Author: Elizabeth Ketner

Publisher: Routledge

Published: 2016-07-15

Total Pages: 279

ISBN-13: 1134803974

DOWNLOAD EBOOK

Interpreting textual mediations of history in early modernity, this volume adds nuance to our understanding of the contributions fiction and fictionalizing make to the shape and texture of versions of and debates about history during that period. Geographically, the scope of the essays extends beyond Europe and England to include Asia and Africa. Contributors take a number of different approaches to understand the relationship between history, fiction, and broader themes in early modern culture. They analyze the ways fiction writers use historical sources, fictional texts translate ideas about the past into a vernacular accessible to broad audiences, fictional depictions and interpretations shape historical action, and the ways in which nonfictional texts and accounts were given fictional histories of their own, intentionally or not, through transmission and interpretation. By combining the already contested idea of fiction with performance, action, and ideas/ideology, this collection provides a more thorough consideration of fictional histories in the early modern period. It also covers more than two centuries of primary material, providing a longer perspective on the changing and complex role of history in forming early modern national, gendered, and cultural identities.


After the Flood

After the Flood

Author: Lydia Barnett

Publisher: Johns Hopkins University Press

Published: 2019-07-02

Total Pages: 265

ISBN-13: 1421429519

DOWNLOAD EBOOK

After the Flood illuminates the hidden role and complicated legacy of religion in the emergence of a global environmental consciousness.
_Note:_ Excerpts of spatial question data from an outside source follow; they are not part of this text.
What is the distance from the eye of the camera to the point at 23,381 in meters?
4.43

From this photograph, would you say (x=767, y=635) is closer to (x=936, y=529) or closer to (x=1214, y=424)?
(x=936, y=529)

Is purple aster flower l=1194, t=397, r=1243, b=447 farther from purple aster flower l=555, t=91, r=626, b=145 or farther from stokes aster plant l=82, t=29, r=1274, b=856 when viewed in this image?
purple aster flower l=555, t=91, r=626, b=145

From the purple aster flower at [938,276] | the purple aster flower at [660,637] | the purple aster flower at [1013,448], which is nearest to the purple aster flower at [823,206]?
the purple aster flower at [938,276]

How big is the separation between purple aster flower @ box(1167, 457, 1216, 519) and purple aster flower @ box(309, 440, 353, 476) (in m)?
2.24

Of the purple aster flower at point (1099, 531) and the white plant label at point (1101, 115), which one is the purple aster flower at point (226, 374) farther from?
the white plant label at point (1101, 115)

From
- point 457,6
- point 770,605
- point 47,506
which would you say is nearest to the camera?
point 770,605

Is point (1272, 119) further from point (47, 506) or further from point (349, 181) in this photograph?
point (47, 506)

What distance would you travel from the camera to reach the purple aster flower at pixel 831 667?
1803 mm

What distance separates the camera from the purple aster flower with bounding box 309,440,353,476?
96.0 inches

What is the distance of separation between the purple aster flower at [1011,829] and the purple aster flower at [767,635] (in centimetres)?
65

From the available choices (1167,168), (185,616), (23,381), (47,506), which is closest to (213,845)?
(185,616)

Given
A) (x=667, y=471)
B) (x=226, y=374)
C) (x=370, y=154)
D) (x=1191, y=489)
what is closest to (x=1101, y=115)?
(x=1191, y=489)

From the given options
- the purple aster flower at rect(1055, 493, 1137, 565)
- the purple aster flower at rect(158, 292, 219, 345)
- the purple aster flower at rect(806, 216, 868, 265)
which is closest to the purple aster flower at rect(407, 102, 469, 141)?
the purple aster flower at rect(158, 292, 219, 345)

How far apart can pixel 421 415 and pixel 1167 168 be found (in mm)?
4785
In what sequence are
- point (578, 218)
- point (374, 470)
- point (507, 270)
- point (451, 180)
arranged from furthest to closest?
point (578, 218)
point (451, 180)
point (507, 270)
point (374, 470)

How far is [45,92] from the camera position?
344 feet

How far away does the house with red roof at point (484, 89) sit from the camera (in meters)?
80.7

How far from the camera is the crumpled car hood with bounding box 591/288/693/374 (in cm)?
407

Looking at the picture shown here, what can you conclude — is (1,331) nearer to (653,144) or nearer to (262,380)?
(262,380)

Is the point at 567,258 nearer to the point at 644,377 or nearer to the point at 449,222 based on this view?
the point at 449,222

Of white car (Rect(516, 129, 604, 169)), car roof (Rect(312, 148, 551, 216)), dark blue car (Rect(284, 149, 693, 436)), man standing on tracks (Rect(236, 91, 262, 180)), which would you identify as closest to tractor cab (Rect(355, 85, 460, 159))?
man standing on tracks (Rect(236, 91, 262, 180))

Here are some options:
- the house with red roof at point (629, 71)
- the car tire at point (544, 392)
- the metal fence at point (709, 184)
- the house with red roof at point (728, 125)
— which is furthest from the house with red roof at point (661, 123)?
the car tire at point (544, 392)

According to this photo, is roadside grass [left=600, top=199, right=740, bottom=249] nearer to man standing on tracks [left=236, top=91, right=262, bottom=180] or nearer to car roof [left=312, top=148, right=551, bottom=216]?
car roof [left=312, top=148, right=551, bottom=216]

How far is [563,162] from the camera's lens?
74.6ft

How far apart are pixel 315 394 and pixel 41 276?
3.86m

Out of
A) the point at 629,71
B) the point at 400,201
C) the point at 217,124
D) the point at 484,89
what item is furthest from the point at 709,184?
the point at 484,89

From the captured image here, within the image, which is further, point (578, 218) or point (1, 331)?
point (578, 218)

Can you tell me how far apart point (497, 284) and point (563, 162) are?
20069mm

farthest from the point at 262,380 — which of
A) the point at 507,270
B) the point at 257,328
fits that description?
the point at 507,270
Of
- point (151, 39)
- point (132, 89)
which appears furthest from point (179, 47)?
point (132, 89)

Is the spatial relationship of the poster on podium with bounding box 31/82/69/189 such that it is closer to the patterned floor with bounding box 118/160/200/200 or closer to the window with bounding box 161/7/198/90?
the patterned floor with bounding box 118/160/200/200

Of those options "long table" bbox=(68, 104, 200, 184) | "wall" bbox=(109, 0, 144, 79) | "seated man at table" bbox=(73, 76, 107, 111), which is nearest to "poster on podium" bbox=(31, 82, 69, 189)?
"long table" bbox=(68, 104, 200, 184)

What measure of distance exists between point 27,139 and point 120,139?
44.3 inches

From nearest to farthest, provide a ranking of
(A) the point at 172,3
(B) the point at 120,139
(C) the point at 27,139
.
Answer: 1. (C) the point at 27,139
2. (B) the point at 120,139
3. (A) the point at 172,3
Communities in Early Modern England

Communities in Early Modern England

Author: Alexandra Shepard

Publisher: Manchester University Press

Published: 2000

Total Pages: 292

ISBN-13: 9780719054778

DOWNLOAD EBOOK

How were cultural, political, and social identities formed in the early modern period? How were they maintained? What happened when they were contested? What meanings did “community” have? This path-breaking book looks at how individuals were bound into communities by religious, professional, and social networks; the importance of place--ranging from the Parish to communities of crime; and the value of rhetoric in generating community--from the King’s English to the use of “public” as a rhetorical community. The essays offer an original, comparative, and thematic approach to the many ways in which people utilized communication, space, and symbols to constitute communities in early modern England.


'Grossly Material Things'

'Grossly Material Things'

Author: Helen Smith

Publisher: Oxford University Press

Published: 2012-05-03

Total Pages: 271

ISBN-13: 0199651582

DOWNLOAD EBOOK

Virginia Woolf described fictions as 'grossly material things', rooted in their physical and economic contexts. This book takes Woolf's hint as its starting point, asking who made the books of the English Renaissance. It recovering the ways in which women participated as co-authors, editors, translators, patrons, printers, booksellers, and readers.


Imagining Sex

Imagining Sex

Author: Sarah Toulalan

Publisher: Oxford University Press, USA

Published: 2007-09-06

Total Pages: 334

ISBN-13: 0199209146

DOWNLOAD EBOOK

'Imagining Sex' examines a variety of material from 17th century England to argue that, unlike today, pornography was not a discrete genre, nor was it usually subject to suppression. The book explores contemporary thinking on these issues and wider cultural concerns.